Each entry below should be restated word for word, without any picture it contains.

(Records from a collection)

- Opening Delimiter -

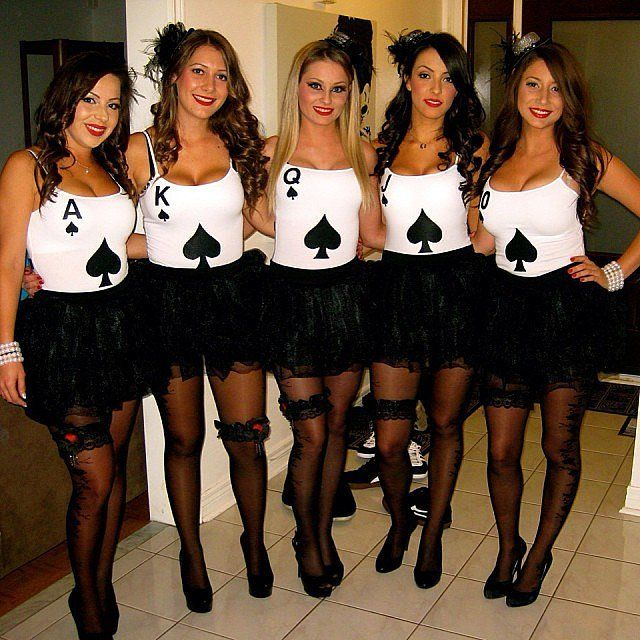 60 creative girlfriend group costumes - Halloween Costume Idea Women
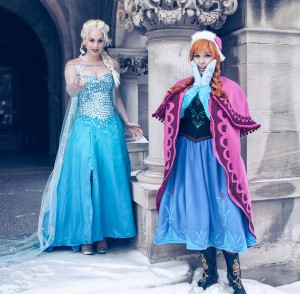 アナとエルサの衣装
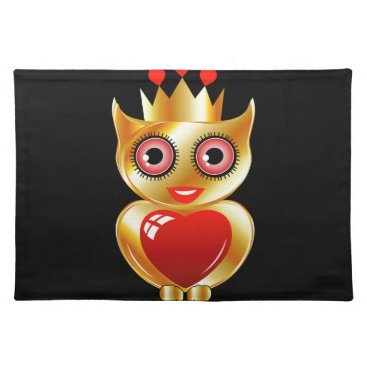 Halloween Themed Pretty golden owl with a red heart placemat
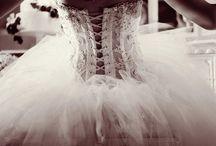 Weddingg / by Ali Newsom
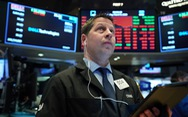 Chứng khoán tương lai Mỹ vẫn giảm, bất chấp FED hạ lãi suất gần bằng 0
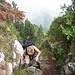 und der Ausstieg aus dem Kamin, in dem ein Drahtseil und Eisenbügel hilfreich waren
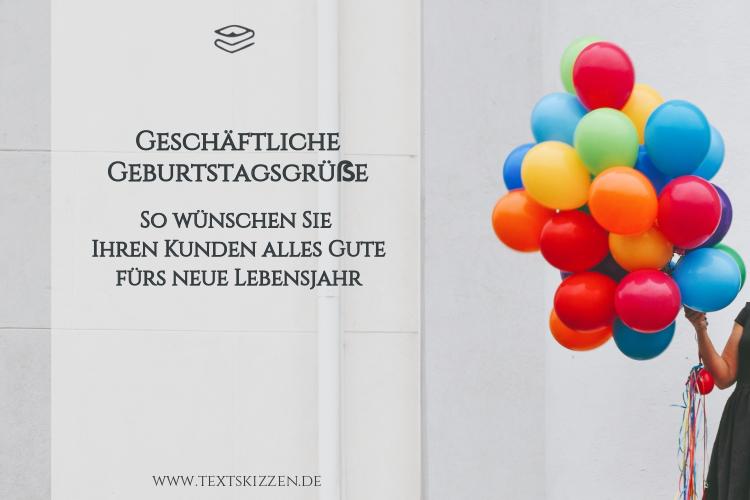 Geschäftliche Geburtstagsgrüße: Frau mit Luftballons vor einer grauen Wand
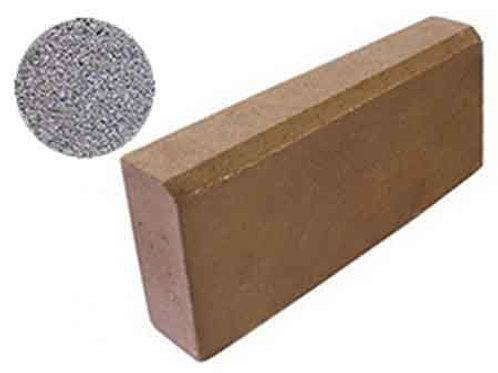 Бордюрный камень серый (бетонный)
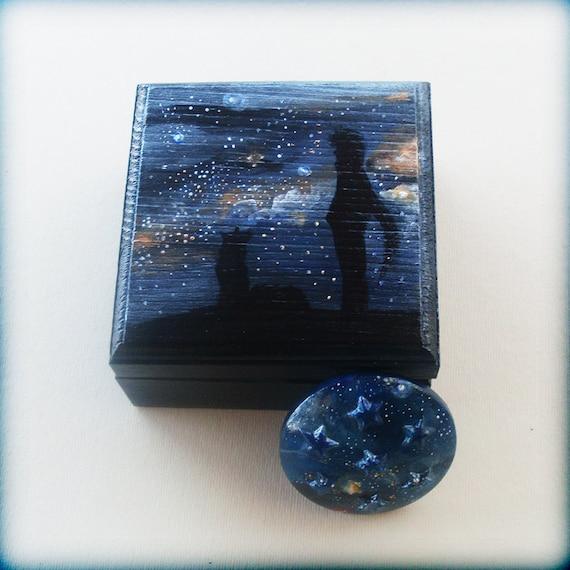 Little Wooden Keepsake Box - Gazing Into The UNIVERSE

- Closing Delimiter -

■ **WRITTEN ANSWER**:
 60 creative girlfriend group costumes - Halloween Costume Idea Women
 アナとエルサの衣装
 Halloween Themed Pretty golden owl with a red heart placemat
 Weddingg / by Ali Newsom
 Chứng khoán tương lai Mỹ vẫn giảm, bất chấp FED hạ lãi suất gần bằng 0
 und der Ausstieg aus dem Kamin, in dem ein Drahtseil und Eisenbügel hilfreich waren
 Geschäftliche Geburtstagsgrüße: Frau mit Luftballons vor einer grauen Wand
 Бордюрный камень серый (бетонный)
 Little Wooden Keepsake Box - Gazing Into The UNIVERSE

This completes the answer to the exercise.